Le idee su Death Jokes, il suo sesto album autoprodotto, sono più chiare. È più smussato e più forte. È il racconto di una apocalisse, in cui gli ultimi momenti dell’umanità sulla Terra sono afflitti dagli stessi mali che ci hanno perseguitato per secoli: odio, avidità, puritanesimo. L’incomprensione è un tema ricorrente, così come la solitudine, in particolare il tipo che sorge quando lo stato non riesce a prendersi cura dei suoi cittadini. Per tutto questo pessimismo, però, la visione di McMahon sulla vita, a cui ritorna spesso su Death Jokes, è semplice e ottimista: «Un giorno la perderemo / Quindi usiamola».

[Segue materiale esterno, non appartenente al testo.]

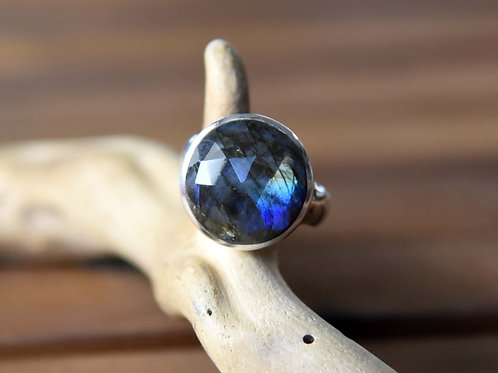 Blue Labradorite Ring - Sterling Silver - Size: 7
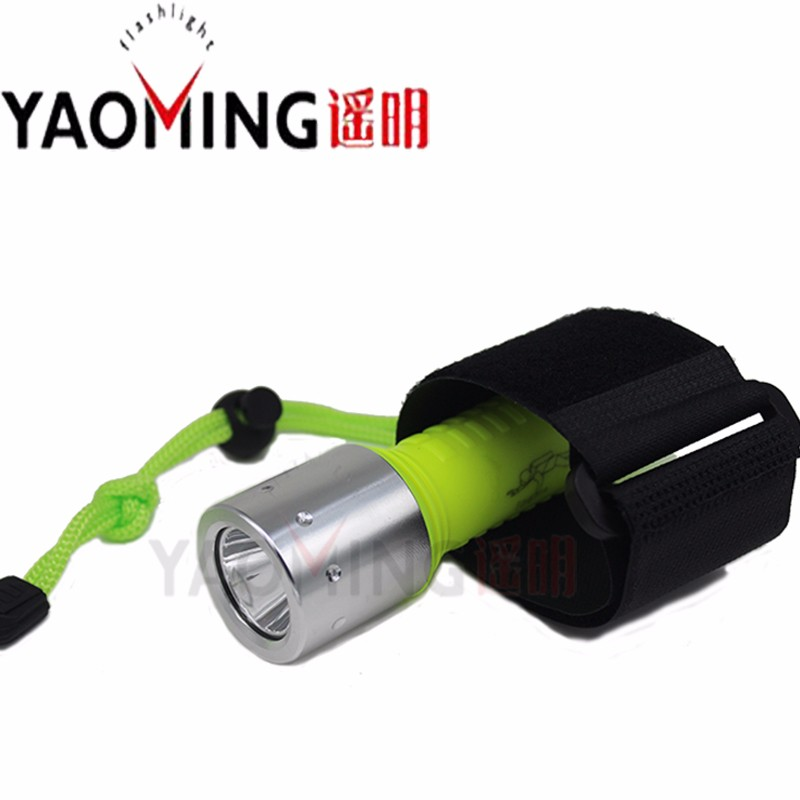 2016-New-Waterproof-Torch-3800LM-underwater-50M-LED-flashlight-Cree-XM-L-T6-Portable-Lamp-Hunting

Idee filtrate attraverso ritmi hip-hop e rave, anche se le peculiarità del fraseggio e delle melodie di McMahon rispecchiano lo stile degli Amen Dunes. Death Jokes è un disco pieno di dettagli strani, come l’interludio techno minimale Predator o i confusi campioni lo-fi alla fine di Boys, le linee melodiche muscolose emerse su Freedom Love continuano ad arrivare.

Voto: 6.5

“Good Time”, Cage the Elephant

Dire che l’ultimo album dei Cage the Elephant ha avuto una nascita turbolenta sarebbe un eufemismo. La band ha dovuto affrontare la morte dei propri cari, la pandemia e l’arresto, con conseguente ricovero in ospedale, del loro cantante. Neon Pill vede la band riunirsi con il produttore John Hill, che ha lavorato al loro ultimo Social Cues vincitore del Grammy del 2019, e offre un caleidoscopio del rock, dal glam di Ball and Chain alla ballata per pianoforte di Out Loud sino all’arioso alt-rock di Float Into the Sky

Voto: 5.5

“Psycho Killer”, Miley Cyrus

Dopo la sua ripubblicazione del seminale documentario Stop Making Sense dei Talking Heads girato da Jonathan Demme, immancabile l’album tributo Everyone’s Getting Involved: a Tribute to Stop Making Sense, con tutte le sedici tracce della colonna sonora del film rilette da popolari musicisti. Due gli approcci: chi sceglie il karaoke come Toro y Moi (Genius of Love), the National (Heaven) e Paramore (Burning Down the House) e chi s’intesta di reimmaginare le canzoni, massacrandole selvaggiamente. DJ Tunez trasforma la paranoia pruriginosa di Life During Wartime in un jazz bizzarramente rilassato, la versione senza vita di Psycho Killer di Miley Cyrus presenta un inspiegabile cambiamento di testo (“Psycho killer / Gonna love you forever”) e Kevin Abstract spoglia della melodia Once In a Lifetime in un dirge senza melodia. Un flop.